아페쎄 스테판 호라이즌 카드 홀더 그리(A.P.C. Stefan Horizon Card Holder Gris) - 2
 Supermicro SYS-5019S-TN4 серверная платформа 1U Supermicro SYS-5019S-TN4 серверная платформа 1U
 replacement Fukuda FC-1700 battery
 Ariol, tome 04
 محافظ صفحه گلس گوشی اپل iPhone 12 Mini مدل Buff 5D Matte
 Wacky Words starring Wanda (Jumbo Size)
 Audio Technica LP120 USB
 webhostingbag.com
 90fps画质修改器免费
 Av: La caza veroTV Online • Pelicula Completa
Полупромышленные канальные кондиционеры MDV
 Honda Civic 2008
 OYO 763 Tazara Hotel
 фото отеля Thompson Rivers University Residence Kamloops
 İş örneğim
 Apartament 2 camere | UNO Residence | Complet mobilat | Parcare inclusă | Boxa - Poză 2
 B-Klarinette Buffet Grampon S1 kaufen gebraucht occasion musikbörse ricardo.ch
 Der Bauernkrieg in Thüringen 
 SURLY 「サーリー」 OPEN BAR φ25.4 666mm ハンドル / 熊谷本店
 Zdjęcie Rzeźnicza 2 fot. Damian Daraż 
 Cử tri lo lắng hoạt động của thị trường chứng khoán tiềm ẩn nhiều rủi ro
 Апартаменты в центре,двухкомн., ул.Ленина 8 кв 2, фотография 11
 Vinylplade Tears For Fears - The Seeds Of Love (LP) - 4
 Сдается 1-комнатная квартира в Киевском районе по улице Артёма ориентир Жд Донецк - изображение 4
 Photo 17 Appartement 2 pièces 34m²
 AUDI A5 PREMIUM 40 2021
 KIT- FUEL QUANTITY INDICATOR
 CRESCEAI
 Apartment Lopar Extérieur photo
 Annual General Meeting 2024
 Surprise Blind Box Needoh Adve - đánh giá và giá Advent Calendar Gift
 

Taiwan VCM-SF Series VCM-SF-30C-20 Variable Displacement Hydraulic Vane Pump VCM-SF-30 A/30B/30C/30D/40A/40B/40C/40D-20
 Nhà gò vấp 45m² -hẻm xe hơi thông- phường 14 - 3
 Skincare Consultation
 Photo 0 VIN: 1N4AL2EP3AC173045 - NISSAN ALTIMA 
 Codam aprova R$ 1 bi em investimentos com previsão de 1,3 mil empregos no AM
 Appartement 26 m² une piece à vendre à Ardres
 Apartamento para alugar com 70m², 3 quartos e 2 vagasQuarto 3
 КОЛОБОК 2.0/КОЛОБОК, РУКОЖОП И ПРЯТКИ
################
● **DESCRIPTION OF THE TASK**
Return, exactly as they stand, the lines from the start of the records above through the line with "Der Bauernkrieg in Thüringen", both ends included, and no other lines.

● **TASK RESPONSE**
아페쎄 스테판 호라이즌 카드 홀더 그리(A.P.C. Stefan Horizon Card Holder Gris) - 2
 Supermicro SYS-5019S-TN4 серверная платформа 1U Supermicro SYS-5019S-TN4 серверная платформа 1U
 replacement Fukuda FC-1700 battery
 Ariol, tome 04
 محافظ صفحه گلس گوشی اپل iPhone 12 Mini مدل Buff 5D Matte
 Wacky Words starring Wanda (Jumbo Size)
 Audio Technica LP120 USB
 webhostingbag.com
 90fps画质修改器免费
 Av: La caza veroTV Online • Pelicula Completa
Полупромышленные канальные кондиционеры MDV
 Honda Civic 2008
 OYO 763 Tazara Hotel
 фото отеля Thompson Rivers University Residence Kamloops
 İş örneğim
 Apartament 2 camere | UNO Residence | Complet mobilat | Parcare inclusă | Boxa - Poză 2
 B-Klarinette Buffet Grampon S1 kaufen gebraucht occasion musikbörse ricardo.ch
 Der Bauernkrieg in Thüringen 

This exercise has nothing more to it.